Aim of the task:
Count how many lines of the records below contain the word "left". Reply with that number alone.

Record extracts:
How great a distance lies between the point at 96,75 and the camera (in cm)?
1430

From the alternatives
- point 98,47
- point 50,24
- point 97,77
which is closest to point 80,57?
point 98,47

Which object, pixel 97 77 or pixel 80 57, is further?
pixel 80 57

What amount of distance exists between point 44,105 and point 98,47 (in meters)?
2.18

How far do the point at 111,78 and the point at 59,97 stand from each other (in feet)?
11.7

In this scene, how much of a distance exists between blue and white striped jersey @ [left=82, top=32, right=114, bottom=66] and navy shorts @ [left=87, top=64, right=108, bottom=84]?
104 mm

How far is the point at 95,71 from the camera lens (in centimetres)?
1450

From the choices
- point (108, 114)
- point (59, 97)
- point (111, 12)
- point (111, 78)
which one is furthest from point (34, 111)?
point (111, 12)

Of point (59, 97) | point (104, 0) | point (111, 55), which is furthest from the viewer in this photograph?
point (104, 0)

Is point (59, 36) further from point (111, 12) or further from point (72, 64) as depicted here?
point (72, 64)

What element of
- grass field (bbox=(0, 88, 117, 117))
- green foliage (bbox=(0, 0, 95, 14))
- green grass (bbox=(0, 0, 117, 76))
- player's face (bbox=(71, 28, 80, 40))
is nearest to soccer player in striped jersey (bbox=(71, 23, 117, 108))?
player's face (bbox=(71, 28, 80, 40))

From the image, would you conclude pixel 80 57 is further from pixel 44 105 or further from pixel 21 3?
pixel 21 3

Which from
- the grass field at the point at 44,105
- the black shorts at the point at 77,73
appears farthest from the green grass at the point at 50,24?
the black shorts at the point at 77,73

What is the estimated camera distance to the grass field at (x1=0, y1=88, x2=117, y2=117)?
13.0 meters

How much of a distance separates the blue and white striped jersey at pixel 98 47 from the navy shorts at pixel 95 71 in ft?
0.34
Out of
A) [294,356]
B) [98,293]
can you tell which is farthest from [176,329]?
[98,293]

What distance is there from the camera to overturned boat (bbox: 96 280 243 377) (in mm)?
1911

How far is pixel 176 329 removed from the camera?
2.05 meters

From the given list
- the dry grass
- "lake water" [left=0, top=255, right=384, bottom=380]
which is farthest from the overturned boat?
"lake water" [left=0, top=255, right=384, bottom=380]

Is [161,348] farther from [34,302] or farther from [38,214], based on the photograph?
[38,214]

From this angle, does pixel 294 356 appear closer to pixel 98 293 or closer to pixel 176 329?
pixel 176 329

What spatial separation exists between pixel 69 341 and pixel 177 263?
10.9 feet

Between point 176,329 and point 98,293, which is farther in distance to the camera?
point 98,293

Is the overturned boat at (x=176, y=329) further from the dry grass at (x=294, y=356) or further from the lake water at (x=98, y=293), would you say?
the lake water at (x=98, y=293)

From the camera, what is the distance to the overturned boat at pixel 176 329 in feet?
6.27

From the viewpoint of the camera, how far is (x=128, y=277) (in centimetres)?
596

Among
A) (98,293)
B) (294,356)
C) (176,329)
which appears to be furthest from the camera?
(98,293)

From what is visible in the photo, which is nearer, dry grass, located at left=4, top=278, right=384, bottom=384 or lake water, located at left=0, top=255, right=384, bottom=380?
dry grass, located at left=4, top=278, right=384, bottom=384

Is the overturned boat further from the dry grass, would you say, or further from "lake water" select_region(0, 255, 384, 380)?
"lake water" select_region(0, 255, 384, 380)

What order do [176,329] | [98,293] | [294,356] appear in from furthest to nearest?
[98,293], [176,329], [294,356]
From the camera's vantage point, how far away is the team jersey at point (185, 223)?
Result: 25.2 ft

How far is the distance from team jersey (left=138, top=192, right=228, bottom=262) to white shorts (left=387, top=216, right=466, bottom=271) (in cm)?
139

Answer for this exercise:
6